3. Jazz guys will have a bit better handle on consistant dynamics, due to the instruments they play with.

4. Keeping the kick and snare at EXACTLY the attack level will do more for your sound and the drive of the tune than any console and compressor. Lay into the top toms a bit harder than normal. The top toms are close to the snare (duh) and therefore getting a close mic'd set even in that area will really pay off. Again, our ears and brain sense this, but a close group of directional mics are like crash dummies.

5. Lastly, if you want to hear cymbal beats don't be crashing around and expect the mics to get smart and figure it out .. learn to alter the cymbal attack by thinking of each hit as quick and being pulled even quicker off the cymbal .. beautiful deffinition results.

Nate Tschetter Fri, 03/21/2003 - 07:30

Howdy

I agree that dynamics are better. It just seemed that Alecio was asking how to get that big, compressed sound whether he liked it or not.

Actually, I prefer as few mics as possible on the drums. Everything sounds a lot clearer to me than with a lot of close mics. Due to fewer issues with polarity, I imagine.

K-Sound and Alecio hit it spot on though, a good drummer really _hitting_ a good kit makes all the difference. If it sounds good in the room, it should sound good on tape.

anonymous Sat, 03/22/2003 - 07:02

One thing you can do to get a fat sound is to eavily compress the room mics (or your OH, or reverb), Fast attack but slower release(up to 1 sec).
You then have to put the kick (and snare if you like the effect) in sidechain to trigger the compressor, so that the cymbals and reverb have a longer, unnatural sustain. If you adjust the release carfully you will find the right timing for the song, pumping the compressor to give a fat, surnatural effect.

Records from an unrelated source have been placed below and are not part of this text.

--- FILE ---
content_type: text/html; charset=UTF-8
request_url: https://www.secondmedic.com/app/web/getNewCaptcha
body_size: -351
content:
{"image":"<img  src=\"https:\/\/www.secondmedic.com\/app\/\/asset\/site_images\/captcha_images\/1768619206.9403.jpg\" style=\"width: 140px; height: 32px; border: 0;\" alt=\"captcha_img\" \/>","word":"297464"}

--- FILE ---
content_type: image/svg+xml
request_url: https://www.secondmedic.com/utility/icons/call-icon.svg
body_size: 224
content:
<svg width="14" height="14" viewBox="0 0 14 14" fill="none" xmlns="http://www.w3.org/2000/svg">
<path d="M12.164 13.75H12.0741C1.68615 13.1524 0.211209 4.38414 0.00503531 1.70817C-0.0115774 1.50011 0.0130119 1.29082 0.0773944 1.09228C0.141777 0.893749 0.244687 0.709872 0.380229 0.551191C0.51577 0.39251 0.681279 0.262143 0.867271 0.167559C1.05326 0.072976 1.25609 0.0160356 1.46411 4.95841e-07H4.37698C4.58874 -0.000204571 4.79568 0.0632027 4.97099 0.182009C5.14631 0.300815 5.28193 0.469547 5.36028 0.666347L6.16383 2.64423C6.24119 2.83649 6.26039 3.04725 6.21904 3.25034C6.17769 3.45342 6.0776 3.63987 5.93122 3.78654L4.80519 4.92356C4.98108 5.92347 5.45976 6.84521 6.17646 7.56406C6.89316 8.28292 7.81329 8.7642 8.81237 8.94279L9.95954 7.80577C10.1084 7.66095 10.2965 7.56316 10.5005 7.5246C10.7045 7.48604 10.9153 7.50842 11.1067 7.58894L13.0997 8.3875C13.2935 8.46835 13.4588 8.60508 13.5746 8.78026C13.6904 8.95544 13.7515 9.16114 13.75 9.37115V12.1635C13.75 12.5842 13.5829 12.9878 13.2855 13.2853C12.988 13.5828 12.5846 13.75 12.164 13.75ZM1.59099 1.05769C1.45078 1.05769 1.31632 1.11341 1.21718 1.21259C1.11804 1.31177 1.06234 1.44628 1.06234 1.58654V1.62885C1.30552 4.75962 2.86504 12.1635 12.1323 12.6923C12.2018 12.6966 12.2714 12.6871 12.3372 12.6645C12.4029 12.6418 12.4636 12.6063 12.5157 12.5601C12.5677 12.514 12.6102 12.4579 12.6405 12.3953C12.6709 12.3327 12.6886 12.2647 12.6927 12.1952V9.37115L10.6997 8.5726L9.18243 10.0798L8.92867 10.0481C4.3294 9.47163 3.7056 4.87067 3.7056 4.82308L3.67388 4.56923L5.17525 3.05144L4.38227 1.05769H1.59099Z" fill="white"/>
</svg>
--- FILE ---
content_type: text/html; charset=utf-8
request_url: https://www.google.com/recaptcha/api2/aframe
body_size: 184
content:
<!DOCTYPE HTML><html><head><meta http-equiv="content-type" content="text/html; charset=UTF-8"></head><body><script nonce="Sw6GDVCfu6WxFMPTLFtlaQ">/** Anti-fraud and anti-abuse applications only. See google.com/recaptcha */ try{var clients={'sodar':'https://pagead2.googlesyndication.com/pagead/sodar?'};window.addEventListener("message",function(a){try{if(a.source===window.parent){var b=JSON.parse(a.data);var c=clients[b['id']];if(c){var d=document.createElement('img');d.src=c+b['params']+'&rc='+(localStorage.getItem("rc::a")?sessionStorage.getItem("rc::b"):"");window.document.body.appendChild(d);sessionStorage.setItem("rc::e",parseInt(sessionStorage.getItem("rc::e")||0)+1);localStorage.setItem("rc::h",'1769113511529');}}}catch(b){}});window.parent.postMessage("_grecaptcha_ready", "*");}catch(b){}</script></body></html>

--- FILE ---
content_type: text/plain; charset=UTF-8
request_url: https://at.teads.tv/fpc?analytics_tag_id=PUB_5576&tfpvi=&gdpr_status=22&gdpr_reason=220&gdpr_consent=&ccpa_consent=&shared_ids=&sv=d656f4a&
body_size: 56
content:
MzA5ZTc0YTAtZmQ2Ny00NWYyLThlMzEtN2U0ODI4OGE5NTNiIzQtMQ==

you love it or you don't...

anonymous Tue, 03/25/2003 - 11:57

Nate is correct, less is more .. the problem is that very few drummers know what to do in the studio that makes that possible, so the engineer get's the bullet, and back to the original issue of compression to solve that .. in that case I try to build the kit sound around the strongest and most consistant part of that drummer, be it the kick, snare, toms .. and then go backwards to getting the rest of the kit up closer to that with compression, so that I can bring the entire kit in and up with some consistant drive .. chances are the drummer will be consistantly week or strong throughout the session on given parts of the kit, and that mics alone will not bring in enough to make up the week parts. So age old, find the loudest hit on the weekest drum, set threshold to that, ratio to threshold that allows you to boost output, and see what you're left with.

Alécio Costa Thu, 04/03/2003 - 12:12

the problem is related mostly with latency, delay that each individual plugin adds to the track in question. For example, TC Master X5 band mode, TDM,with a look ahead of 10ms can provide ya over 1k delayed samples. Q4 in RTAS mode just adds 1 sample delay..

Sometimes when I double mike a snare, besides phase issue, as I add plugins I do need to reevaluate the phase so as to avoid weird comb filtering and so.